CANADIAN RAILWAY OFFICE OF ARBITRATION
CASE NO. 935
Heard at Montreal, Wednesday, April 14, 1982
CANADIAN NATIONAL RAILWAYS
BROTHERHOOD OF LOCOMOTIVE ENGINEERS
Claim of Locomotive Engineer G.S. Jasper of Regina, Saskatchewan March 9, 1981.
JOINT STATEMENT OF ISSUE:
On March 9, 1981, Locomotive Engineer G.S. Jasper handled assigned freight trains 568-569 from Regina to Moose Jaw and return. He reported for duty at 1030 hours, departing at 1130 hours and arrived at Moose Jaw at 1550 hours. After advising the Conductor of his train, he left his assignment at 1615 hours and proceeded to a restaurant to eat. He returned at 1700 hours and completed his assignment, departing Moose Jaw at 1840 hours and went off duty at Regina at 2030 hours.
Upon submission of his time return for March 9, 1981, the Company disallowed the time he was absent to eat from 1615 hours to 1700 hours. The Brotherhood contends that in refusing to allow payment, as claimed, Paragraph 11.2 of Article 11, Paragraph 20.2 of Article 20 as well as Paragraph 53.1 of Article 53, as contained in Agreement 1.2, were violated by the Company.
FOR THE EMPLOYEES: FOR THE COMPANY:
(SGD.) A. JOHN BALL (SGD.) G. E. MORGAN
General Chairman Director, Labour Relations
There appeared on behalf of the Company:
J. A. Fellows Manager, Labour Relations, Montreal
P. L. Ross Coordinator Transportation Special Projects, Montreal
S. A. MacDougald Labour Relations Assistant Operation, Winnipeg
L. E. Viala Assistant Superintendent, Regina
And on behalf of the Brotherhood:
A. J. Ball General Chairman, Regina
AWARD OF THE ARBITRATOR
Article 11.2 provides for the payment of locomotive engineers in freight service for time at terminals and turnaround points.

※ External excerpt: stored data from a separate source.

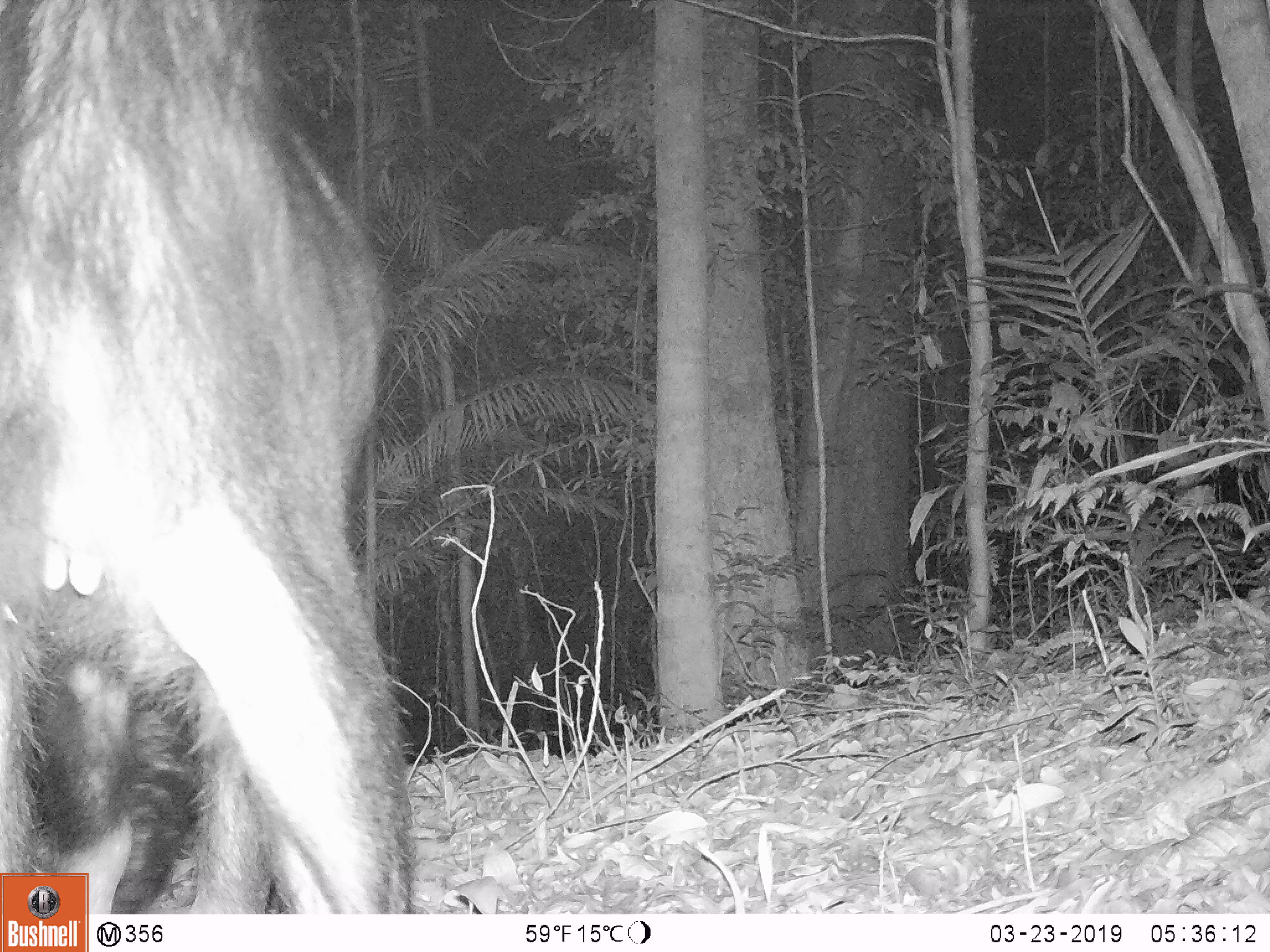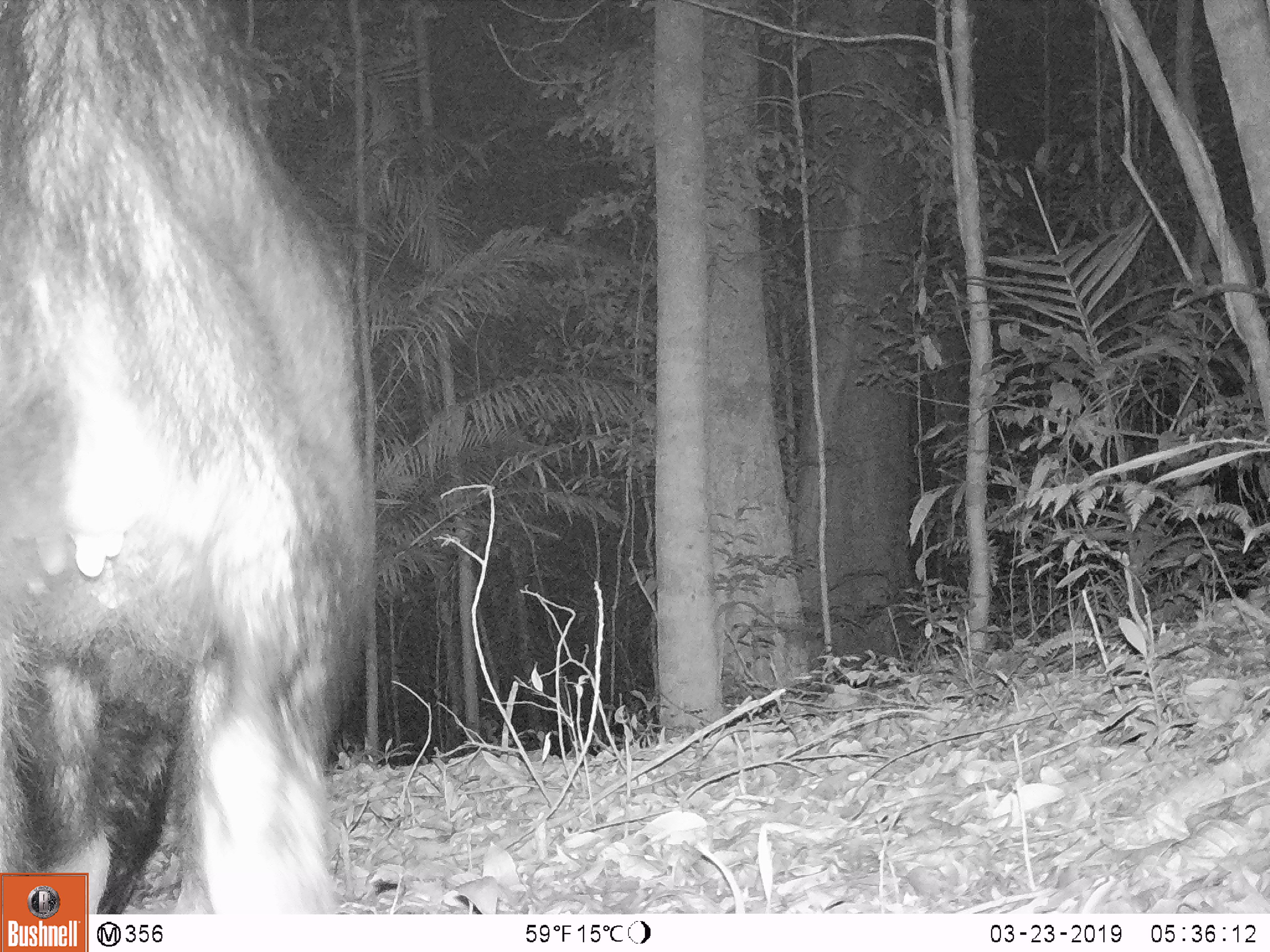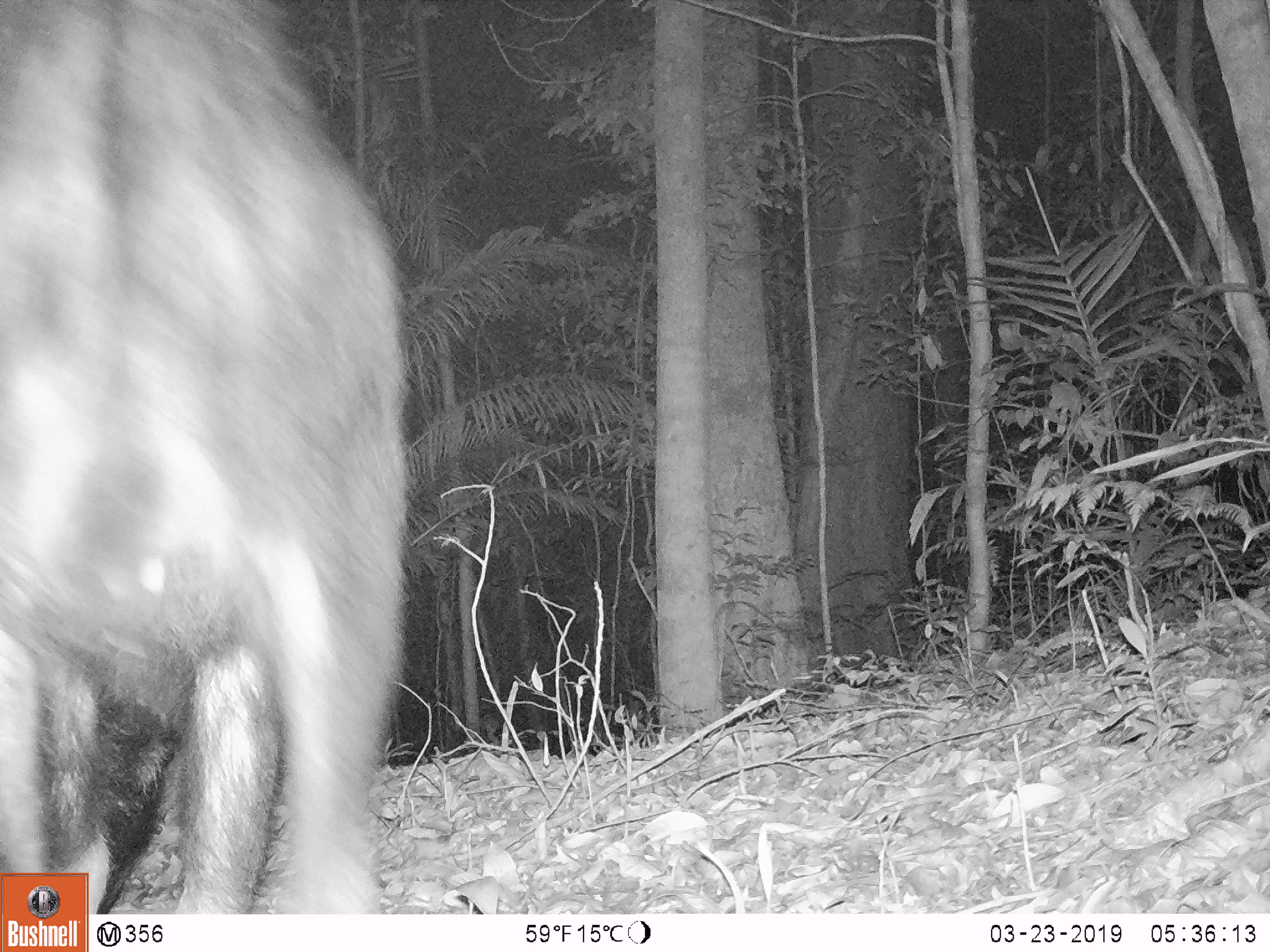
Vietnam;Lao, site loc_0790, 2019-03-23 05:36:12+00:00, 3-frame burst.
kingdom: Animalia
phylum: Chordata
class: Mammalia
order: Artiodactyla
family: Bovidae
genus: Capricornis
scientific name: Capricornis sumatraensis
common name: chinese serow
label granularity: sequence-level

Moose Jaw was a turnaround point for the grievor, and he was entitled to payment at the rate specified "from time of arrival until departure at outer switch". That is the general provision for payment for "detention and switching".
Article 20.2 provides that locomotive engineers in road service will have the opportunity of having meals at a reasonable hour by previously advising the dispatcher. This is not a provision for a paid meal period, but it may be noted that it does not appear to contemplate deduction from wages (calculated, it may be, on a mileage basis) in respect of time taken to eat. In the instant case, the grievor did not advise the dispatcher that he was taking time to eat, nor that he was leaving the premises to do so.
Article 53 deals with the unions rights of representation. It has no application in this case, and has not been violated, as the reasons given in Case No. 846 make clear.
The grievor made no effort to arrange what might have been a convenient time to eat. He simply left the premises, and on the material before me this absence led directly to a delayed departure of his train, that is, to its leaving later than it would otherwise have done. Such time did not, in these circumstances, constitute part of the "detention and switching" time for which he would be entitled to payment. While the grievor would of course be expected to eat, nothing in the collective agreement requires that he be paid for the time taken to do so, in circumstances such as these.
Accordingly, the grievance must be dismissed.